Given request: Rewrite all of the records with "tree line" replaced by "forest edge" wherever it occurs. Leave everything else unchanged.

Data drawn from a collection:
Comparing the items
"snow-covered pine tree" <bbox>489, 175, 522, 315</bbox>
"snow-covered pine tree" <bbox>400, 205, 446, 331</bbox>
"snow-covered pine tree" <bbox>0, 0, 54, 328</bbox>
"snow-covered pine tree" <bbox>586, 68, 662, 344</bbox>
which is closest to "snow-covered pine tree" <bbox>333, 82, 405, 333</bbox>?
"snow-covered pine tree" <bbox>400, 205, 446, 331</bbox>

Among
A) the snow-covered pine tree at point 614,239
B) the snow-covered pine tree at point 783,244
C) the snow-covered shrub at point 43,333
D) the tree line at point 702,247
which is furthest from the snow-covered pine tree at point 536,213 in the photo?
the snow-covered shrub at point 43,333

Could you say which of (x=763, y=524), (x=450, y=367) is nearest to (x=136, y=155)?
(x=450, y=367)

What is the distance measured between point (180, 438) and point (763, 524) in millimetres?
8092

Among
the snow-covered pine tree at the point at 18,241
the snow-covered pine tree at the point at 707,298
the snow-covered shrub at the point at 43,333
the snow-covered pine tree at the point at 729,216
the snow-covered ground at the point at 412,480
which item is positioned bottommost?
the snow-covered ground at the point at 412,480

Correct answer:
Comparing the items
"snow-covered pine tree" <bbox>489, 175, 522, 315</bbox>
"snow-covered pine tree" <bbox>400, 205, 446, 331</bbox>
"snow-covered pine tree" <bbox>0, 0, 54, 328</bbox>
"snow-covered pine tree" <bbox>586, 68, 662, 344</bbox>
which is closest to "snow-covered pine tree" <bbox>333, 82, 405, 333</bbox>?
"snow-covered pine tree" <bbox>400, 205, 446, 331</bbox>

Among
A) the snow-covered pine tree at point 614,239
B) the snow-covered pine tree at point 783,244
C) the snow-covered shrub at point 43,333
D) the forest edge at point 702,247
which is furthest from the snow-covered pine tree at point 536,213 in the photo?
the snow-covered shrub at point 43,333

Could you say which of (x=763, y=524), (x=450, y=367) is nearest to (x=136, y=155)?
(x=450, y=367)

What is the distance measured between point (180, 438) and point (763, 524) in millimetres?
8092

Among
the snow-covered pine tree at the point at 18,241
the snow-covered pine tree at the point at 707,298
the snow-covered shrub at the point at 43,333
the snow-covered pine tree at the point at 729,216
the snow-covered ground at the point at 412,480
which item is positioned bottommost?
the snow-covered ground at the point at 412,480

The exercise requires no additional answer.